DEMAND
Domestic load factor climbed 3.4 p.p. year over year. Domestic demand decreased by 5.6% compared to same period last year, chiefly due to the lower growth of the Brazilian economy, in addition to the reduction in supply during the period, as a result of the Company’s flight rationalization strategy. Another highlight was the strategy of maximization of the load factor through a reduction of 10.0% in supply, more significant than the reduction of 5.6% in demand in the Company’s route network.
In the international market, load factor increased by 3.6 p.p. year on year, while demand remained stable in relation to September 2011.
LOAD FACTOR, YIELD AND FUEL
GOL’s total load factor came to 73.1% in September, up 3.4 p.p. on the same month last year.
Consolidated net yield dropped by approximately 4.0% over September 2011* to between 17.5 and 18.0 cents (R$).
Compared to the quarter, net yield remained practically stable, standing between 18.0 and 18.5 cents (R$).
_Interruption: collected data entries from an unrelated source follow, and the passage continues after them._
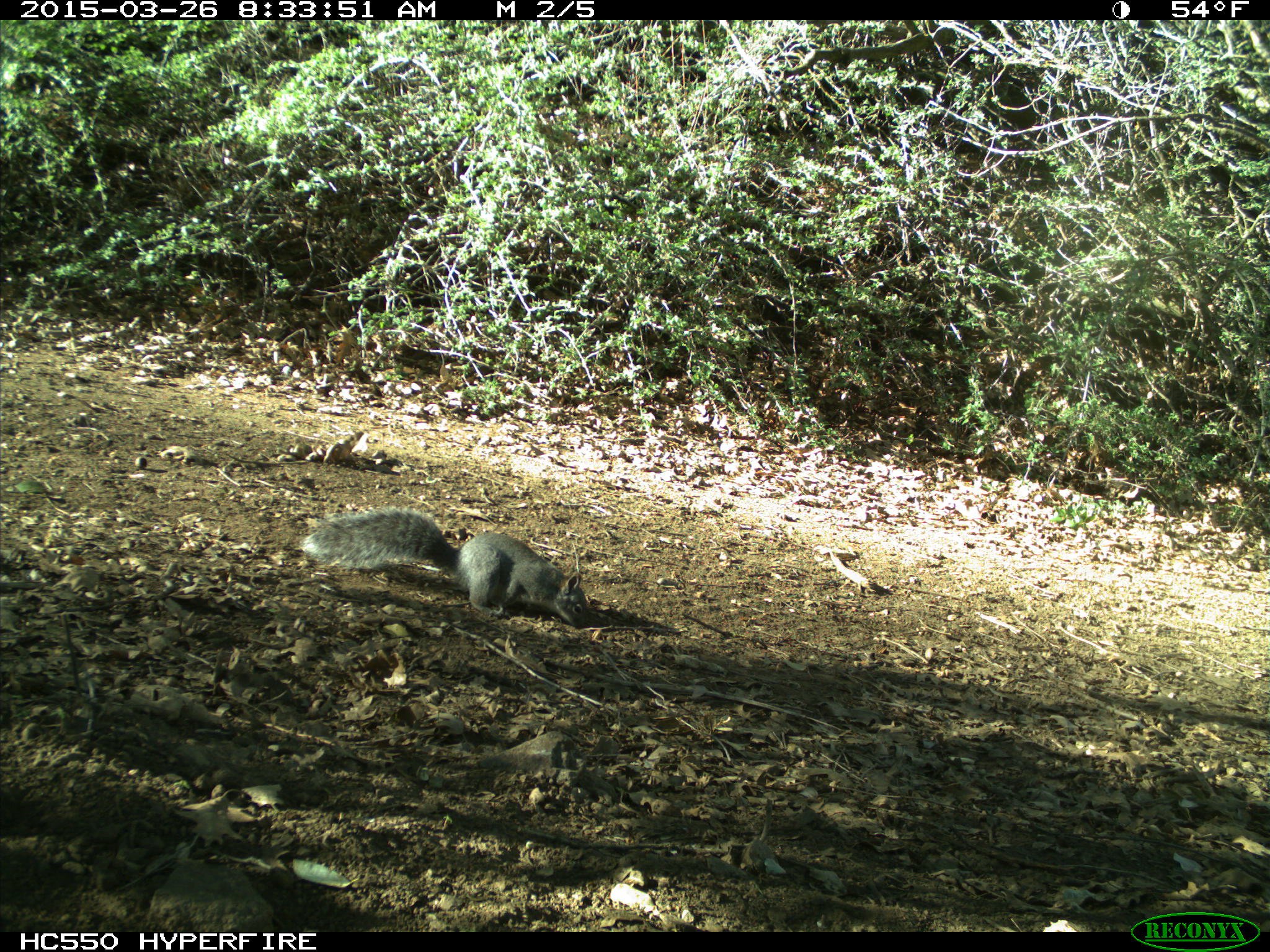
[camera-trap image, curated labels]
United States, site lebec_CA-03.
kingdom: Animalia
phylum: Chordata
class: Mammalia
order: Rodentia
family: Sciuridae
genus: Sciurus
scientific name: Sciurus carolinensis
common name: eastern gray squirrel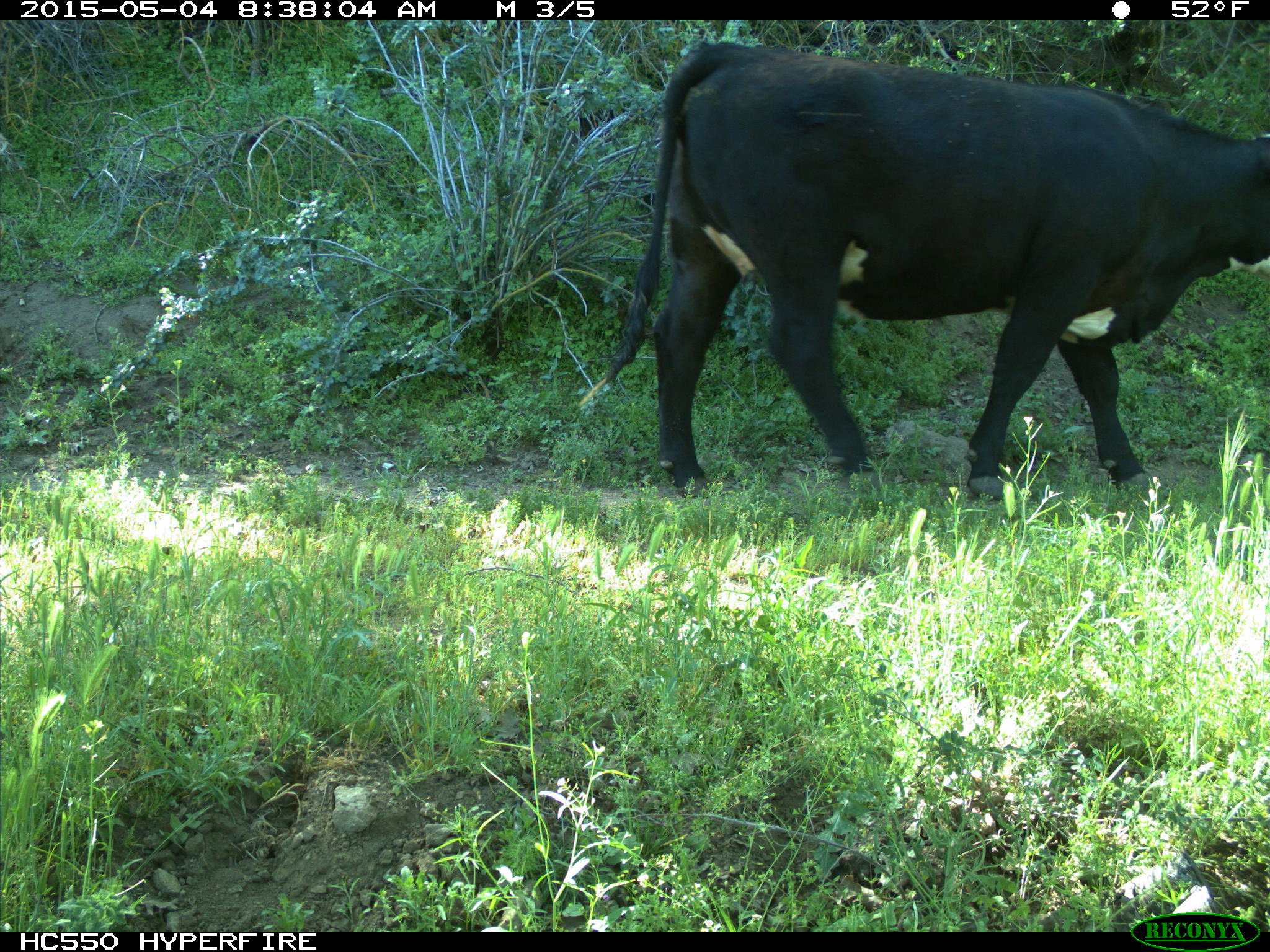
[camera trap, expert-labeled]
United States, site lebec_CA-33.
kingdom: Animalia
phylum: Chordata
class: Mammalia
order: Artiodactyla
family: Bovidae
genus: Bos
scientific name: Bos taurus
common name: domestic cow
For the seventh consecutive month, the Company posted an increase in its net passenger revenue per available seat- kilometer (PRASK), due to the rationalization regarding supply in the domestic market as from March 2012. Net PRASK increased by approximately 1% over September 2011. Compared to 3Q11, net PRASK increased by approximately 3.5%.
Fuel prices** increased by approximately 25% over September 2011. In 3Q12, the price per liter of fuel stood at the highest level in history, stable when compared to 2Q12, between R$2.27 and R$2.32. In comparison with the same period last year (3Q11), the price per liter of fuel increased by approximately 20%.